The radiographs were then deidentified, stored as JPEGs, divided vertically in half, and resized to 256 x 256 pixels to yield 972 images of a hemithorax. These included 323 control cases with no effusion, 240 small effusions (occupying less than one-third of the hemithorax), 182 moderate effusions (one-third to two-thirds of the hemithorax), and 227 large effusions (more than two-thirds of the hemithorax).

The images were also augmented 32-fold using rotation, Gaussian blurring, and edge and contrast enhancement prior to being used for training the deep-learning model to detect and classify the chest radiographs. Of the 972 images, 8% were randomly selected and set aside for testing the algorithm.

A pretrained CNN

The researchers used a GoogLeNet CNN with a Caffe deep-learning framework that had been pretrained on more than 1 million images from the ImageNet database before encountering the radiographs used in the study.

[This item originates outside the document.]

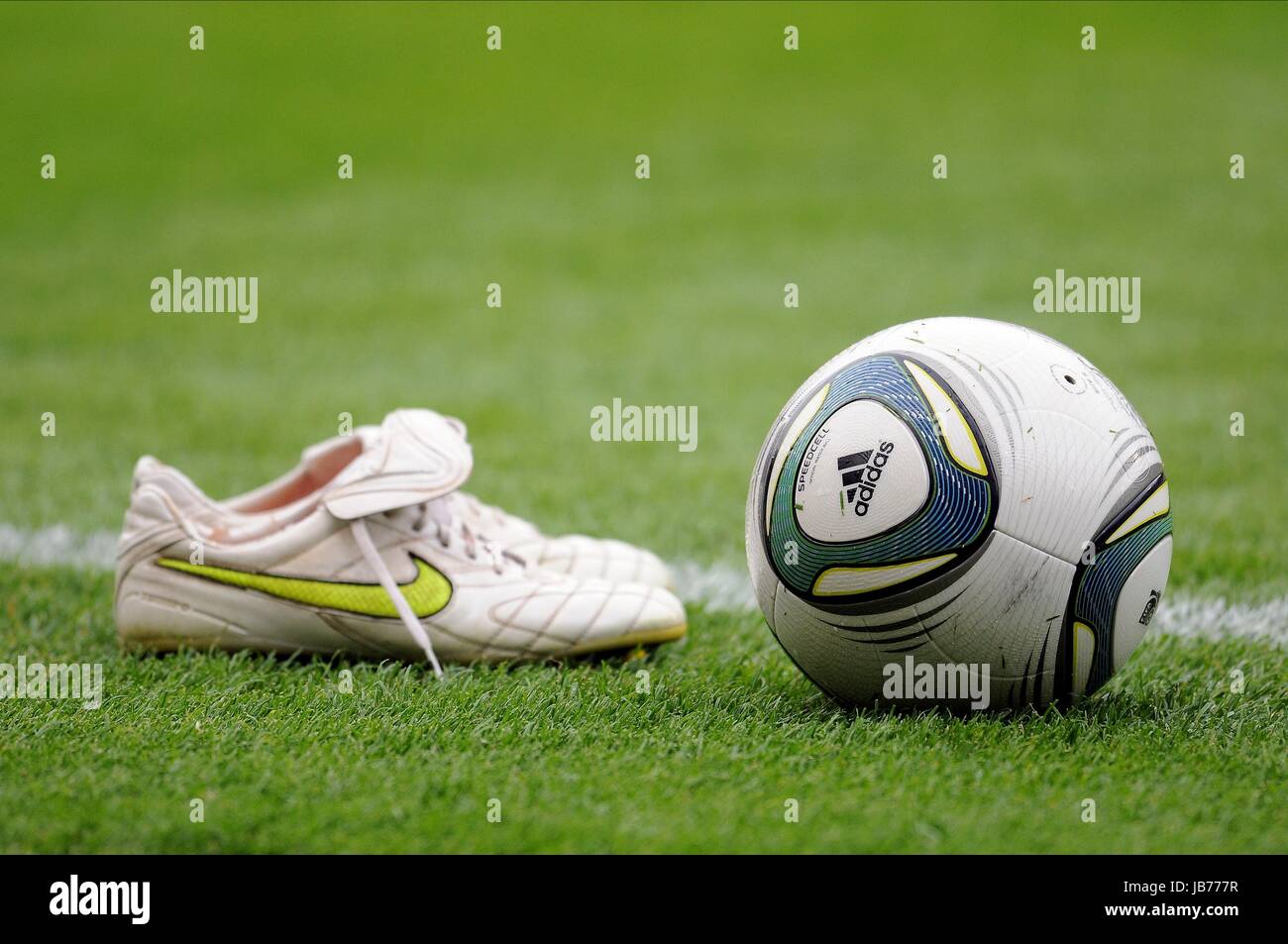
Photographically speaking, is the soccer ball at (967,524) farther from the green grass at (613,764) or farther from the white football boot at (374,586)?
the white football boot at (374,586)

In testing, the CNN correctly identified the presence of an effusion in 76 (95%) of the 80 images (confidence level = 94% ± 5%).

"Interestingly, all false negatives were originally 'small left effusions' that were misclassified by the [deep CNN] to be 'no left effusion,' " Kanesa-thasan said.

The researchers noted that there is still room for improvement in characterizing the size of effusions -- particularly small and moderate ones.

Algorithm performance by size of pleural effusion
  Large effusions Moderate effusions Small effusions
Sensitivity 100% 92% 72%
Specificity 98% 99% 99%

"Additionally, we noticed that threshold cases -- between small and moderate or between moderate and large -- were more challenging for the CNN, although those would be tough for humans as well," she said.

Laterality issues

With regards to laterality, the CNN initially determined right- versus left-sided pathology correctly in only 71 (89%) of the effusions. Of the nine incorrect answers, seven were actually large right pleural effusions that were misclassified by the CNN as large left pleural effusions.

"Ultimately, we were able to achieve 100% accuracy for identification of laterality by discontinuing 'horizontal flipping,' a method we had initially used to augment our training dataset," she said.

In future work, the researchers would like to increase the sample size of radiographs, experiment with other deep-learning networks, and develop their statistics to incorporate area-under-the-curve data, Kanesa-thasan said.

"[We] would [also] like to incorporate additional findings that are commonly seen on chest radiographs (a limitation of our study is that it only focuses on effusions) and work toward combining this with other projects in the department," she said.